El centro de esta invitación a la conversión y de este perdón es el amor
misericordioso del Padre, como lo demuestran sus parábolas. Lucas presenta estas
parábolas con un mismo tema central (Lc 15): la alegría del Padre por un pecador que
se convierte (la oveja perdida, la dracma perdida, el hijo pródigo). La actitud de Jesús
para con los pecadores trata de provocar e inspirar en ellos la confianza en la
misericordia divina: tu fe te ha salvado, vete en paz (a la pecadora), tampoco yo te condeno;
vete y en adelante no peques más (a la adúltera); hoy estarás conmigo en el paraíso (al buen
ladrón). A los que le reprochan que se acerca a los pecadores y que come con ellos
Jesús responde que ha venido a curar a los enfermos, no a los sanos (Lc 5,31; Mc 2,17;
Mt 9,13).

1.2.3. El perdón de Jesús

Pero además Jesús muestra que obra con autoridad, tanto en los milagros como
cuando perdona los pecados: ¿Qué es más fácil, decir al paralítico: tus pecados te quedan
perdonados, o decir: levántate, toma tu camilla y anda? Pues para que sepáis que el Hijo del
hombre tiene en la tierra poder de perdonar los pecados -dice al paralítico-, a ti te digo, levántate,
toma tu camilla y vete a tu casa (Mc 2,9-11; Mt 9,5-6; Lc 5,21-24).

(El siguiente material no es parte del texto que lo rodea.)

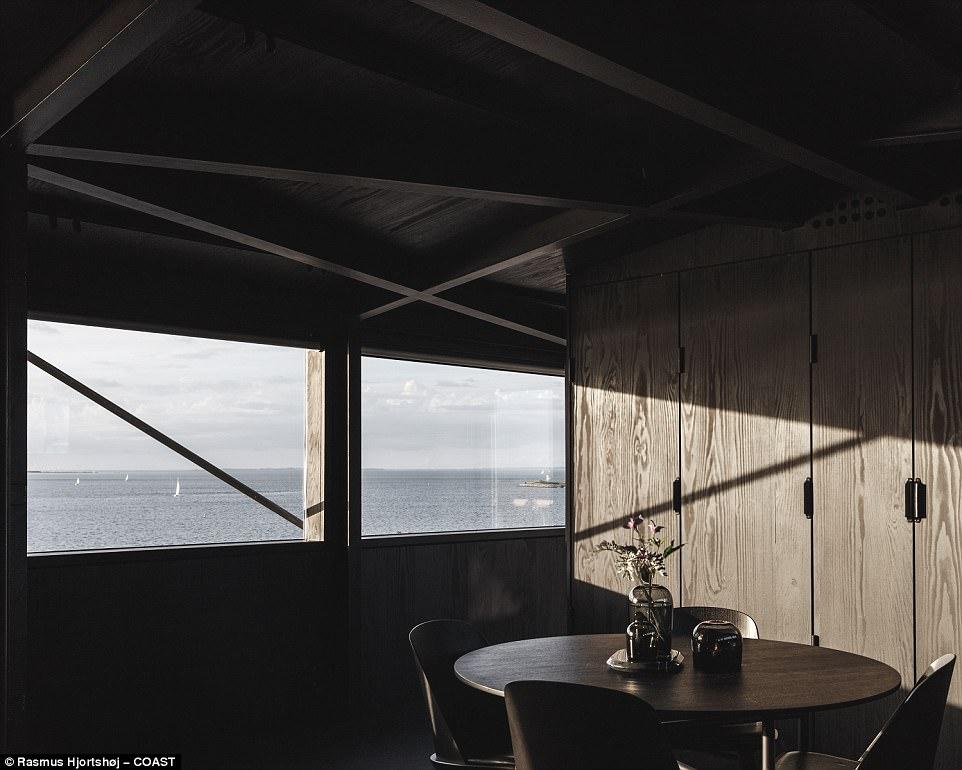 فندق من الفحم (8)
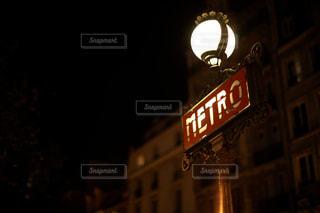点灯されたメトロの看板のアップの写真・画像素材[1535691]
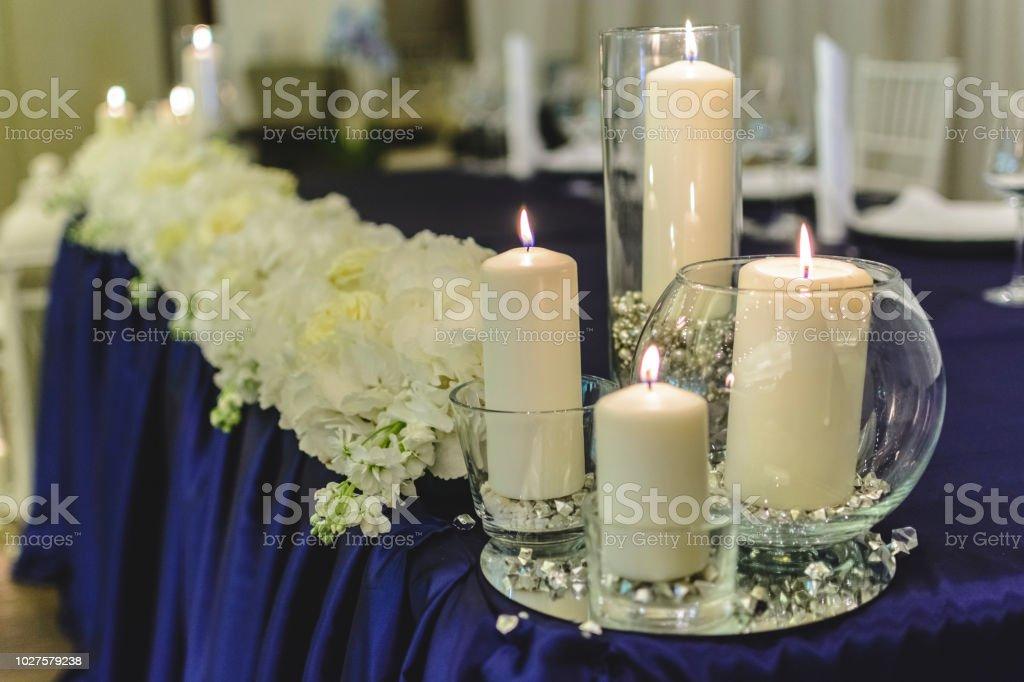 Photo Libre De Droit De Quatre Bougies Sur Une Table De Mariage
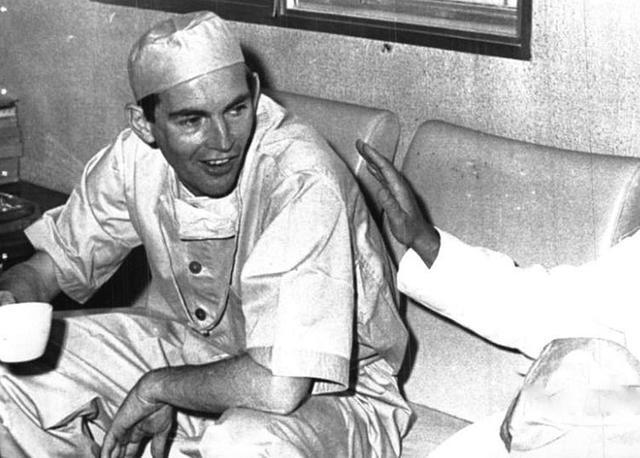 Cinquant'anni fa Barnard completava con successo il primo trapianto di cuore 1
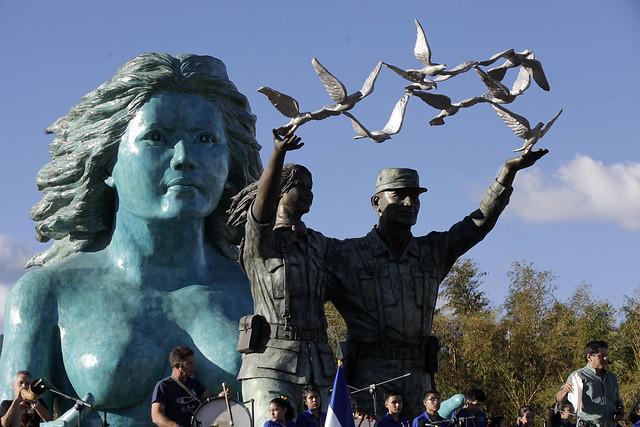 Inauguración del Monumento a la Reconciliación.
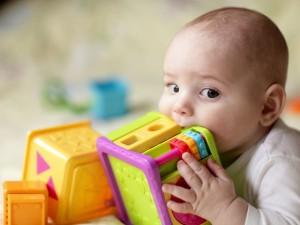 bebe-colocando-o-brinquedo-na-boca-chubykin-arkady-shutterstock-0000000000003C31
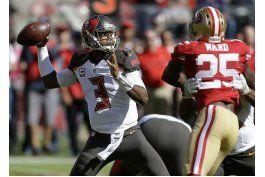 winston lanza para 3 touchdowns para vencer a 49ers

El signo más claro de la condición divina de Jesús es su dominio sobre el
pecado y las fuerzas del mal , como lo demostró en las tentaciones en el desierto y en
la curación de algunos poseídos por estos espíritus (Mt 4,1-11; Mc 5,1-20; 9,14-28; Mt
8,28-34; 12,22-30; 17,14-21; Lc 8,26-39; 11,14-25; 13,16). Pero aún más que el poder de
expulsar los demonios o de curar enfermos causa sorpresa y hasta escándalo el hecho
de que Jesús perdone los pecados: tus pecados quedan perdonados (en casa de Simón, el
paralítico de Cafarnaún). En todos estos casos la reacción de la gente que lo rodea es
idéntica: ¿quién es éste que hasta perdona los pecados? (Lc 5,21; 7,49; Mt 9,3-4; Mc 2,7). Pero
para otro sector del pueblo, los escribas y fariseos, era una blasfemia: ¿Quién puede
perdonar los pecados sino solo Dios?
De hecho, una de las características principales de su mensaje y de su acción
personal es precisamente la misericordia para con los pecadores, como vimos
anteriormente: el hijo pródigo, la dracma perdida, la oveja perdida; pensemos también
en su manera de proceder con Zaqueo, con la Magdalena, con la mujer pública, con los
publicanos, con el buen ladrón. Nos asegura que vino a buscar y a salvar no a los
justos sino a los pecadores. Nos dice que su Padre celestial es bueno hasta con los
ingratos y malvados (Lc 6,35); quiere que sus discípulos perdonen siempre a sus
enemigos y considera este perdón como requisito indispensable para alcanzar el
perdón de los propios pecados (Mt 6,12; Mc 11,25; Lc 11,4 y 17,3-4). Declara que ha
sido enviado, no para juzgar (condenar) al mundo sino para salvarlo (Jn 3,17). Jesús,
por tanto, no se desentendió de los cristianos pecadores. Iría en contra del sentido de
toda su actividad apostólica y doctrinal. Pero ¿se contentó sin más con pedir un
arrepentimiento interior para reconciliarnos con Dios o ha dejado también ciertas
indicaciones para esa reconciliación?